Die sich im Rheinbogen ausbreitende Stadt Remagen ist vom Panoramablick „Mitten am Rhein“ zu sehen
Schließlich verlassen die Wanderer Koppe Kreuz mit der Basalt-Schleifen-Beschilderung in Richtung Dattenberg. Es geht am „Naturpark-Weitblick-Leubsdorf“ vorbei. Auch von dieser Stelle schweift ein famoser Blick ins Rheintal. Erdige Pfade führen sodann am stillgelegten und eingefriedeten Basaltabbau Schwarzenberg vorbei. So kann man leider nicht zum kleinen Schwarzensee vordringen, der sich nach Aufgabe des Bruches in der Senke gebildet hat. Schließlich gelangen die Wanderer nach Dattenberg. Neben einem alten Lorenzug, der an den Basaltabbau erinnert, bewundern wir in der Ortsmitte das bemerkenswerte Fachwerkgemäuer des Ehrensteiner Hofes. Leider haben wir es versäumt, einen kurzen Abstecher zur Burg Dattenberg zu unternehmen. So verlassen wir den schmucken Rheinort und tauchen erneut in den Wald ein. Vom kurz darauf anzulaufenden Panoramablick „Mitten am Rhein“ fällt der Blick auf die Stadt Remagen, die sich im Rheinbogen ausbreitet.
Zum Schluss fällt die Route in ein canonartiges Bachtal hinein, das dem Alwiesbach zustrebt
Im letzten Drittel der Tour fällt die Basalt-Schleife von der Dattenberger Grillhütte in eine canonartige Schlucht hinein, die von einem unbenannten Gewässer durchflossen wird. Es handelt sich dabei um einen linksseitigen Zufluss des Alwiesbaches. Dabei überrascht uns die Route erneut mit ihrem pfadigen Verlauf und den erregenden Tiefblicken in die enge Schlucht. Wir folgen dem Gewässer stets talwärts wandernd in das Alwiesbachtal. Ein breiter Uferweg führt uns schließlich zurück in den Start- und Zielort Linz.
Nach der beeindruckenden Wanderung über die Basalt-Schleife wird die Linzer Altstadt bewundert
In Linz nehmen wir uns die Zeit, um die historische Altstadt näher in Augenschein zu nehmen. Die mittelalterliche Stadtbefestigung wurde im Jahre 1320 aus Basaltsäulen des Minderbergs erbaut. Von den einstmals vier Stadttoren sind mit dem Rhein- und Neutor zwei erhalten geblieben. Den schön gestalteten Linzer Marktplatz ziert das historische Rathaus von 1517. Es handelt sich dabei um das älteste Rathaus von Rheinland-Pfalz. Das besondere Highlight ist das Glockenspiel. Mehrmals täglich erklingen die 23 Glocken mit unterschiedlichen Melodien.

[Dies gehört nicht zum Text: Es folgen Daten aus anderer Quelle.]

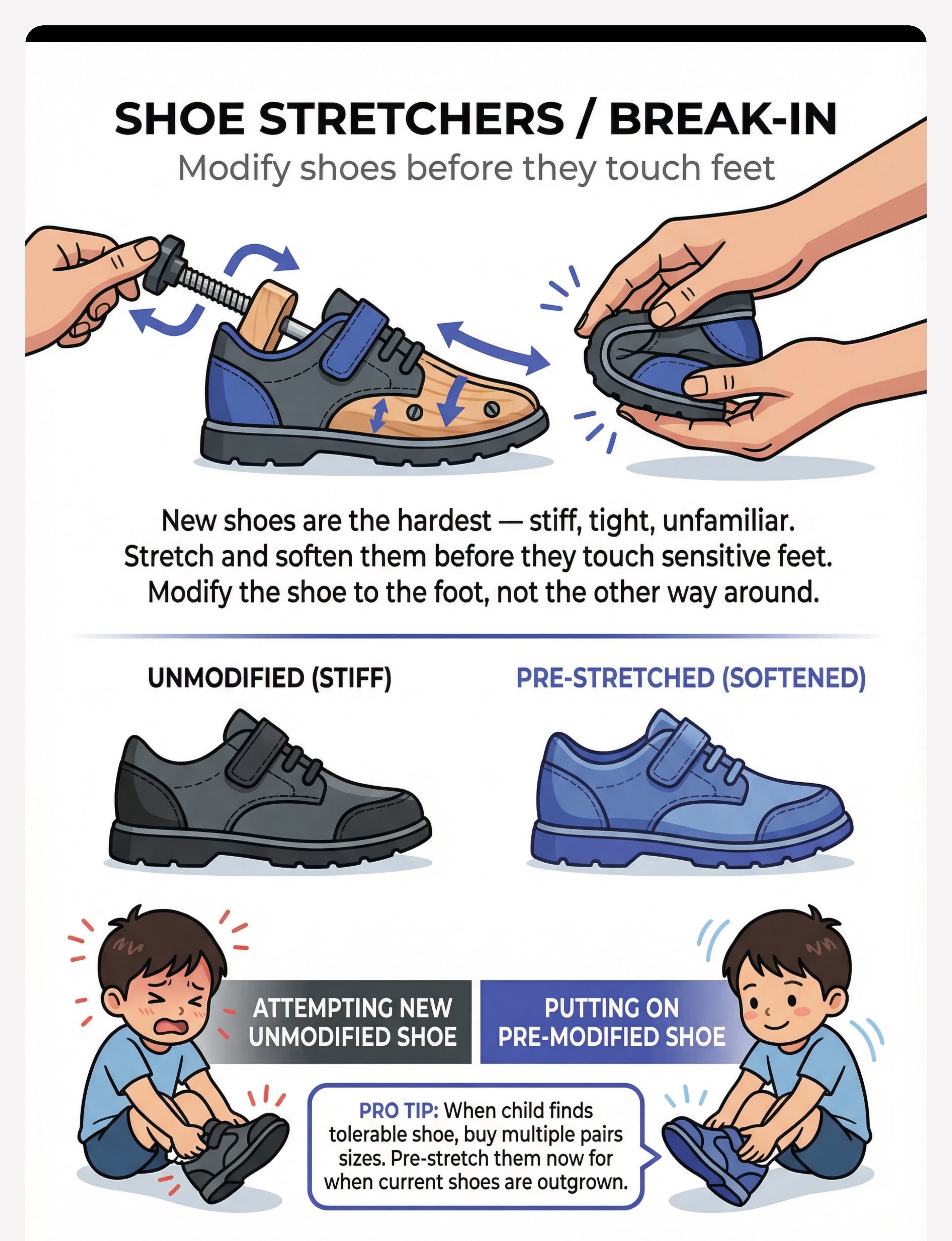 SHOE STRETCHERS / BREAK-IN
Modify shoes before they touch feet

New shoes are the hardest — stiff, tight, unfamiliar. Stretch and soften them before they touch sensitive feet. Modify the shoe to the foot, not the other way around.

UNMODIFIED (STIFF)

PRE-STRETCHED (SOFTENED)

ATTEMPTING NEW UNMODIFIED SHOE

PUTTING ON PRE-MODIFIED SHOE

PRO TIP: When child finds tolerable shoe, buy multiple pairs sizes. Pre-stretch them now for when current shoes are outgrown.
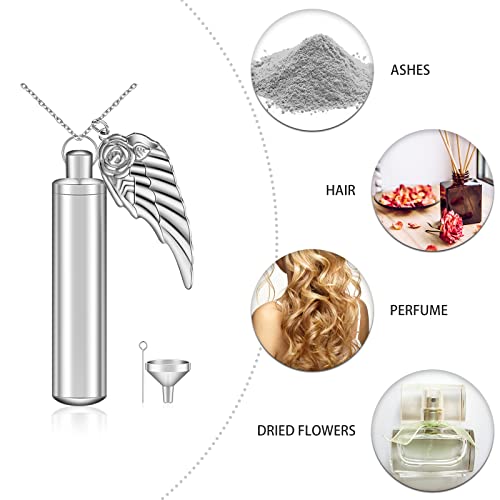 ASHES

HAIR

PERFUME

DRIED FLOWERS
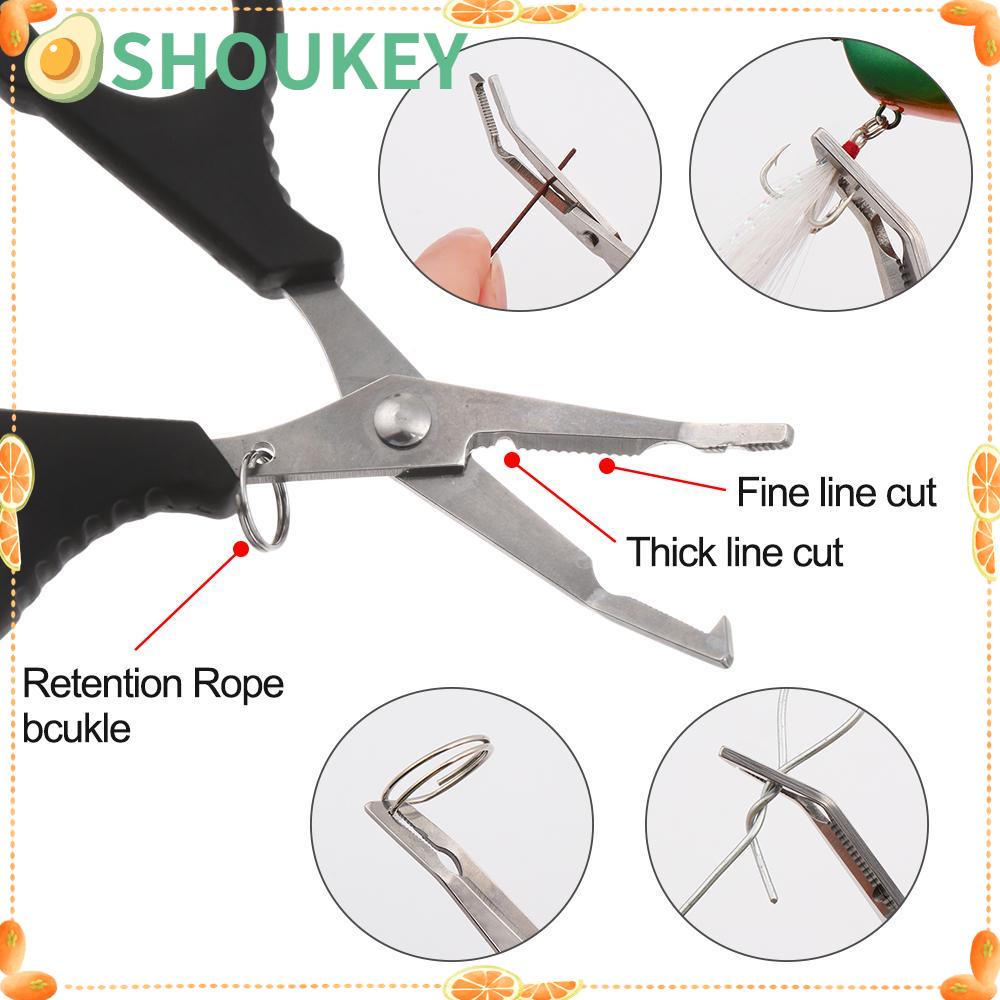 SHOUKEY

Fine line cut

Thick line cut

Retention Rope bcukle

Fazit und abschließende Bemerkungen:
Die knapp zwölf Kilometer lange Themenrunde Linzer Basalt-Schleife verbindet die Geschichte des Linzer Basalts mit einem erregenden Naturerlebnis, das mit der Durchwanderung von drei tief eingeschluchteten Tallagen und mehreren traumhaften Rheintalblicken jeden Wanderer tief beeindruckt. Leider führen die in jeder Wanderkarte sichtbaren Teichanlagen kein Wasser (Stand April 2026), was sehr bedauerlich ist, die Einordnung im Premiumsegment von Profirouten aber nicht beeinträchtigt. Besondere Highlights der Route sind ohne Zweifel die Panoramablicke vom Kaiserberg und von Koppe Kreuz ins Rheintal und die beeindruckende Altstadt des Start- und Zielortes Linz. Zum guten Gesamteindruck leisten auch die abwechslungsreiche Streckenführung, mit den in Teilabschnitten pfadigen Verläufen, und die zahlreichen Infostände einen entscheidenden Beitrag. So erscheinen vier von fünf möglichen Sternen in den Kategorien Landschaft und Erlebnis durchaus angemessen. Rast- und Ruhemöglichkeiten entlang der Runde sind in ausreichender Zahl vorhanden. Die Beschilderung ist durchgängig und gut sichtbar angebracht.
Tipp des Autors:
Wer von der linken Rheinseite anreist, sollte sein Auto auf dem Parkplatz am Fähranleger von Remagen-Kripp stehen lassen und anschließend die Fähre nach Linz benutzen, um die Wanderung auf dem Marktplatz zu beginnen. Der Obolus für das Übersetzen beträgt zweimal 1,20 €. So erspart man sich
a) die Anfahrt hinauf zum Kaiserberg und/oder
b) die lästige und sicherlich nicht kostenfreie Parkplatzsuche in der viel besuchten Rheinstadt Linz.